ICE is fingerprinting unaccompanied immigrant teenagers in shelters

CHICAGO, ILLINOIS - JULY 13: Protesters march to offices of the U.S. Immigration and Customs Enforcement on July 13, 2019 in Chicago, Illinois.  The rally is calling for an end to criminalization, detention and deportation of migrants ahead of planned ICE raids expected to begin tomorrow.  (Photo by Nuccio DiNuzzo/Getty Images)

Immigration and Customs Enforcement (ICE) officials have begun fingerprinting 14 and older unaccompanied migrant children in immigration shelters, in a move ICE claims will better protect them and combat what it calls “fraud.” The pilot program, first reported on in October by The New York Times, will collect fingerprint samples from those who seek asylum, including children, and share results with law enforcement agencies.

The program, called the Privacy Impact Assessment, was unveiled by the Department of Homeland Security (DHS) Jan 6. and mandates that officials collect DNA samples from certain individuals who come into custody under the guise of identifying “risks” like “fraudulent family units,” or groups, it claims, made to look like families for trafficking purposes. The program is still in its pilot stage, but in full force it could affect over 700,000 immigrants a year, according to the Center of Public Integrity. According to DHS officials, the program is permitted under the DNA Fingerprint Act of 2005, despite the fact that the 2005 act only requires those arrested on federal charges to provide DNA samples. The Trump administration, however, claims the act can be expanded to include detained immigrants.

While it is unclear if the collections are occurring nationwide or in certain locations, not all who are being fingerprinted are in custody. According to BuzzFeed News, unaccompanied children in shelters are also being targeted.“In January, [ICE] issued field guidance to juvenile coordinators to work with [HHS’] Office of Refugee Resettlement (ORR) to identify and collect fingerprints on unaccompanied alien children (UACs) at ORR facilities who are over the age of 14, to mitigate and prevent the risk of their victimization by human traffickers and smugglers, and to reduce misidentification,” a senior ICE official told BuzzFeed News.

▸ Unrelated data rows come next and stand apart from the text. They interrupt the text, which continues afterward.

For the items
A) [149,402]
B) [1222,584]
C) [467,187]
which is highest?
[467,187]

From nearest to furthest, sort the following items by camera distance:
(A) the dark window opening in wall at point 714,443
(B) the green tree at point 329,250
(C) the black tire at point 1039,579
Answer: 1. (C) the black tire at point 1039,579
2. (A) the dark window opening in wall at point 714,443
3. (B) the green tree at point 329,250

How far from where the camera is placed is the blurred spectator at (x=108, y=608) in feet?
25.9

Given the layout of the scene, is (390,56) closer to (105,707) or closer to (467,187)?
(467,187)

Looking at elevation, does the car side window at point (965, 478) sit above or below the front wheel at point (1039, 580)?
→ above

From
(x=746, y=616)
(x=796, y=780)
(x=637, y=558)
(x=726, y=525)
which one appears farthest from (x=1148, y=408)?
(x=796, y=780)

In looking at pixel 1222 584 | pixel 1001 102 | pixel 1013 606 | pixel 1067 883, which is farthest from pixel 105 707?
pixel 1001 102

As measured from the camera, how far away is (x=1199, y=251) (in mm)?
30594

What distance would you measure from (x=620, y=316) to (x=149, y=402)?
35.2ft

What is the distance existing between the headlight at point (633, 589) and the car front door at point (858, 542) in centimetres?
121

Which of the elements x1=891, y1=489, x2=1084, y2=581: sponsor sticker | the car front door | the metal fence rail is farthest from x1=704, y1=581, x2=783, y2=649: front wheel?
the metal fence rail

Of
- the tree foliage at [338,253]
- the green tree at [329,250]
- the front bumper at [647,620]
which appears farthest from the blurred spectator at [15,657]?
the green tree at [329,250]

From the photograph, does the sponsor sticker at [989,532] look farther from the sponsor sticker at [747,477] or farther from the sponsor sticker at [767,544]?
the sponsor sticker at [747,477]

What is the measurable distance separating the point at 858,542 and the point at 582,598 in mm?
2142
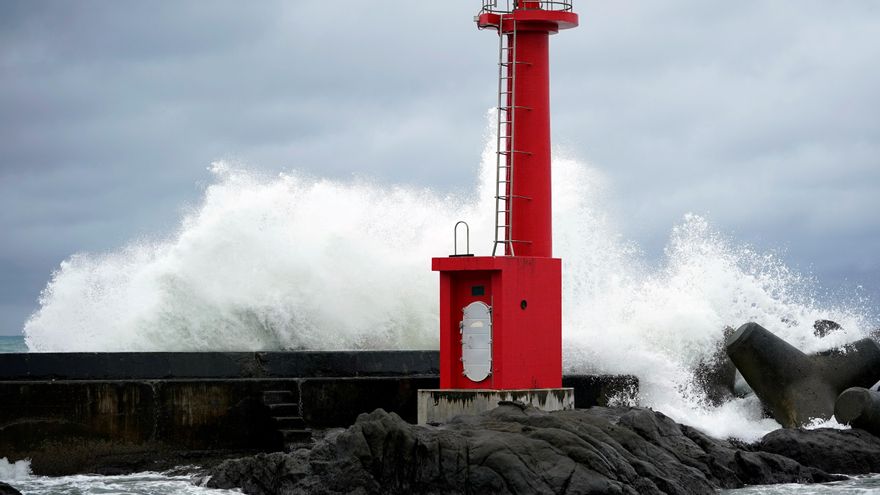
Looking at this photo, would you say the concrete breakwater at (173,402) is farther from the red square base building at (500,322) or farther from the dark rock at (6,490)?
the dark rock at (6,490)

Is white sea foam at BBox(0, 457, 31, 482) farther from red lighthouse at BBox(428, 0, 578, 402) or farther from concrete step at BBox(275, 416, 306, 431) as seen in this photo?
red lighthouse at BBox(428, 0, 578, 402)

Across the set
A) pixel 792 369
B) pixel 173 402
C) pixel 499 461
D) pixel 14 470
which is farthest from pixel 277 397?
pixel 792 369

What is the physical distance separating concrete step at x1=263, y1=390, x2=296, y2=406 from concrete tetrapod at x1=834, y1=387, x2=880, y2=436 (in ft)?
19.0

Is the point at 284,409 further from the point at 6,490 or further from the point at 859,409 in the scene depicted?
the point at 859,409

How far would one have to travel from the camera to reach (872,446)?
43.8 ft

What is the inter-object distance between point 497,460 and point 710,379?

The issue first caused concern in 2018, when under the Trump administration, HHS signed an agreement with ICE that allowed ICE officials to check the immigration status of and collect biometrics from people who took custody of unaccompanied minors. There was no guarantee that information would not be shared with law enforcement. Fingerprints could be collected from any adult in the child’s potential household, and garnered fear that implementation of such a rule would result in a decline in family members retrieving children from custody. According to congressional testimony and a report from the Government Accountability Office, 2018 saw an 18% decrease in the number of family members who picked up unaccompanied minors from custody as opposed to three years prior.

“It causes an incredible amount of stress—the kids were seeing it as scary and frustrating,” Jennifer Podkul, director for policy and advocacy at Kids In Need of Defense told BuzzFeed News. According to Podkul, children over 14 who apply for immigration benefits with U.S. Citizenship and Immigration Services (UCIS) already provide their fingerprints.

While many argue that the new rule will cause distress to children, ICE officials claim it will create safer environments and protect children. “ICE has taken this necessary step to further protect UACs who may be released to unsafe situations. ORR’s current practice of predominantly relying on documents with biographic information alone rather than fingerprints to confirm sponsor identity and suitability is dangerous and irresponsible. Fraudulent documents and documents obtained by fraud are known to be prevalent at the southwest border,” a senior ICE official said, according to BuzzFeed News. “Even though they have been made aware of the potential risks to child safety, in many cases, ORR has willfully elected to rely on these suspect documents instead of fingerprints for the sole purpose of increasing the speed of placement and ignoring the obvious risks to child welfare and safety.”

The fingerprinting, the official added, is a quick process that allows for investigators to identify children who may have been smuggled in. “Capturing the UACs photo and fingerprints will allow law enforcement entities to identify children who are trafficked, smuggled, forced into sweatshops or even the sex trade,” the official said.

This new program seems to be another attempt at discriminating against immigrants and migrant children. Adding those without a criminal history to a national database does not prevent crimes from occurring nor is it clear how it will prevent “fraud.” Policies as such only add to the trauma immigrants face in detention. Despite a 2017 Gallup Poll indicating Americans believe immigrants make crime worse, the Marshall Project compared studies and found no link between immigration and increased crime; instead, crime rates decreased in areas with high immigration.

According to BuzzFeed News, approximately 15,000 unaccompanied children were in immigrant shelters in 2018; that number has dropped significantly to over 3,000, as of early January.